Statistical Evidence - Period 5

Honors Program Program
Amsterdam, Netherlands

Dates: late Jan 2026 - late Jun 2026

Honors Program

Statistical Evidence - Period 5

Statistical Evidence - Period 5 Course Overview

OVERVIEW

CEA CAPA Partner Institution: Vrije Universiteit Amsterdam
Location: Amsterdam, Netherlands
Primary Subject Area: Mathematics
Instruction in: English
Transcript Source: Partner Institution
Course Details: Level 400
Recommended Semester Credits: 3
Contact Hours: 84
Prerequisites: Students should have followed one introductory course in statistical methods or probability theory.

DESCRIPTION

Hypothesis testing, for example to test whether a certain drug is better than another one, or to test whether a gene is connected to a disease, is an important and ubiquitous application of statistics. In this course we are interested in the question as to what extent statistical data provides evidence for a given hypothesis. This may seem an innocent question but this is not the case. It so happens that almost all introductory courses in statistics teach methods which are applied to situations for which they were not designed and that the results of the test are given a meaning that they do not have.

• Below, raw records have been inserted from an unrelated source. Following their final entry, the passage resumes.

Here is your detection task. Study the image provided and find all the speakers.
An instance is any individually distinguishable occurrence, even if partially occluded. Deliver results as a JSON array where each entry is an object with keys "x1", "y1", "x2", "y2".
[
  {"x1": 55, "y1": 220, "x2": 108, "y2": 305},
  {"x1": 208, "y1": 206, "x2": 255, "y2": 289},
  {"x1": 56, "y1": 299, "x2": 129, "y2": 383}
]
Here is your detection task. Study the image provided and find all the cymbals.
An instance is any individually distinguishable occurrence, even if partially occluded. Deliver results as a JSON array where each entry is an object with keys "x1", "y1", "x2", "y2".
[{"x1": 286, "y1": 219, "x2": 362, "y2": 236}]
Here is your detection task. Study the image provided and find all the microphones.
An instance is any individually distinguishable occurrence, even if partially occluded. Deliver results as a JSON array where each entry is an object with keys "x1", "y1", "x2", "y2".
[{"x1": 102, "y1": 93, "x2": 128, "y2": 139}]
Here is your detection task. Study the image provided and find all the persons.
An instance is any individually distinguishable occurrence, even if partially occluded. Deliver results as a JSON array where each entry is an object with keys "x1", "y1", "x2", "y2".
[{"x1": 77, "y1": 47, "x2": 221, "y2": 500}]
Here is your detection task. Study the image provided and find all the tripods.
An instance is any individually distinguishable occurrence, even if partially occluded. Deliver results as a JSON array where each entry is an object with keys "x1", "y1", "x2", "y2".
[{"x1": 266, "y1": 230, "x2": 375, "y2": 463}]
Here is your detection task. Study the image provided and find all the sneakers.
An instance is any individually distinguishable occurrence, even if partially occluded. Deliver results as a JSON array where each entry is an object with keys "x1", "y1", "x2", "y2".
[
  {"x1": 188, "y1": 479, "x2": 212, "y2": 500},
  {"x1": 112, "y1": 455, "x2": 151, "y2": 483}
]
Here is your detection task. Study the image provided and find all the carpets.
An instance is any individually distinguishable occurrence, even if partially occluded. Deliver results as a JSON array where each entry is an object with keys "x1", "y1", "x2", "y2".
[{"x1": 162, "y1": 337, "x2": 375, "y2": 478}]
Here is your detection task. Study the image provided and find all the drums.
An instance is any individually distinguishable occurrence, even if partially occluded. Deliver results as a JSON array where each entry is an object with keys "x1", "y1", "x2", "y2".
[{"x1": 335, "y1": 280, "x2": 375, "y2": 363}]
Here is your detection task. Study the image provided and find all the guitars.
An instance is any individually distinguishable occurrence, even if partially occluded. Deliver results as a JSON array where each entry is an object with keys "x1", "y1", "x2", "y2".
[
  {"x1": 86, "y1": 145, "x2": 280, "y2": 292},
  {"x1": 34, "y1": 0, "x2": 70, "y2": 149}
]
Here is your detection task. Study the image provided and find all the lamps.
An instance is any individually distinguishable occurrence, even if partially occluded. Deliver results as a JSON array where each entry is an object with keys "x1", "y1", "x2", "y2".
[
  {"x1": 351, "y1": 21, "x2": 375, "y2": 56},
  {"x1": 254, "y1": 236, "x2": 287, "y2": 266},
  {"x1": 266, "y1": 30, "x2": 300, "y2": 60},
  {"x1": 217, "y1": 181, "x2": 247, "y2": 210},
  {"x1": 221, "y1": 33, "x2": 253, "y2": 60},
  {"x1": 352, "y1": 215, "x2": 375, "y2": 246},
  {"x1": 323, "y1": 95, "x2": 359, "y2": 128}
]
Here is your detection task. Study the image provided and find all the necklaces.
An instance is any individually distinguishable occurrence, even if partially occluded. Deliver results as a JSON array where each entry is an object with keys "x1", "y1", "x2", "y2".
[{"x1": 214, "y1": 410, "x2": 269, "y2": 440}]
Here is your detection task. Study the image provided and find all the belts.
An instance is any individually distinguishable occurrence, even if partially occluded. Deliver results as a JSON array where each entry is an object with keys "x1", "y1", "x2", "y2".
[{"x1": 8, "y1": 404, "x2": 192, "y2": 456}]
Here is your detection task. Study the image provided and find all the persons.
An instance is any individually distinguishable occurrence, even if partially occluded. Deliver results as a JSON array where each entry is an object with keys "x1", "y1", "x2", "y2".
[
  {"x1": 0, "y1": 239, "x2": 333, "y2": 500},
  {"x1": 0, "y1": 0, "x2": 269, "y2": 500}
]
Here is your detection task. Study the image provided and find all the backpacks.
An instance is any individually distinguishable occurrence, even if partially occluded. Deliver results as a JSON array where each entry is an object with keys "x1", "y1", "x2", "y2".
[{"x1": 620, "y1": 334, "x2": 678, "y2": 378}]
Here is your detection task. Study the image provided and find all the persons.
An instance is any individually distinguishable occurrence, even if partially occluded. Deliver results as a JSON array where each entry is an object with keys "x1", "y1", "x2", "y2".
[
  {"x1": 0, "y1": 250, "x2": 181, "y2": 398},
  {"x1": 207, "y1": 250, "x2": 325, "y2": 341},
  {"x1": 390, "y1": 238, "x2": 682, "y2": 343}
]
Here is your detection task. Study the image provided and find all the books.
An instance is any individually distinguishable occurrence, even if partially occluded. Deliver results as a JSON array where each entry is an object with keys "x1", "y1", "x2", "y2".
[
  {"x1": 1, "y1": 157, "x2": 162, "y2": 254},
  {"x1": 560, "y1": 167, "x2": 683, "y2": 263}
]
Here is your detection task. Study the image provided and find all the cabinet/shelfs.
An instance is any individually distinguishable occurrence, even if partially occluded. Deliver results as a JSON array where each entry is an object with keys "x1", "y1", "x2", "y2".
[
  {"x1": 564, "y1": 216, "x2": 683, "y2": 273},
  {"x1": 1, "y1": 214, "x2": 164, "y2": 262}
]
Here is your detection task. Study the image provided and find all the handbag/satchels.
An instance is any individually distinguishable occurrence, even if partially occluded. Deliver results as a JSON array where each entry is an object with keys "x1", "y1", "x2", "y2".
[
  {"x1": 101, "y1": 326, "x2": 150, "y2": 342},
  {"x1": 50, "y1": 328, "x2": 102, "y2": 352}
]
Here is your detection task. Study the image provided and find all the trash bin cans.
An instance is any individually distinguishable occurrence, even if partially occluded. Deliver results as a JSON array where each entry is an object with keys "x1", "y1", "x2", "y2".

Before applying a particular test or technique in statistics, one should ask the question what the purpose of the test or procedure really is. Do you want to see to what extent the data provides evidence for a specific hypothesis? Do you want the data to force a decision between two competing hypotheses? Do you want to see what the data has to say when comparing two or more specific hypotheses? Depending on the goal, the statistical methods may differ greatly. Unfortunately, in current practice, this is very often not well understood, not only by students but also by lecturers. The result is that often statistical techniques are used for purposes for which they were not designed. Here is an example:

Suppose a researcher wants to investigate a certain hypothesis, and he designs an experiment which he repeats a number of times, say 30 times. Typically he will set up the experiment by assuming as so-called null hypothesis that his research hypothesis is not true, hoping to be able to reject that null hypothesis based on the statistical data from the 30 experiments. Suppose it so happens that he cannot reject the negation of his hypothesis with a certain significance level. He sub-sequentially decides to carry out a number of additional experiments in the hope that after, say, 50 experiments, he does reach his goal. Common practice as this may be, it is incorrect in the sense that it is impossible that he will reach his desired conclusion after he did his first analysis after 30 experiments, no matter how long he would continue, and no matter what the additional outcomes would be.

We will explain that when we want to see to what extent the data provides evidence for a certain hypothesis, the only reasonable way to do that is in comparison with another hypothesis, and in this case the so called likelihood ratio measures the relative weight of the evidence of the two hypotheses. This likelihood approach solves most of the misunderstandings and problems, although certain problems will remain.

The course is both foundational, philosophical as well as very practical in nature, with many examples.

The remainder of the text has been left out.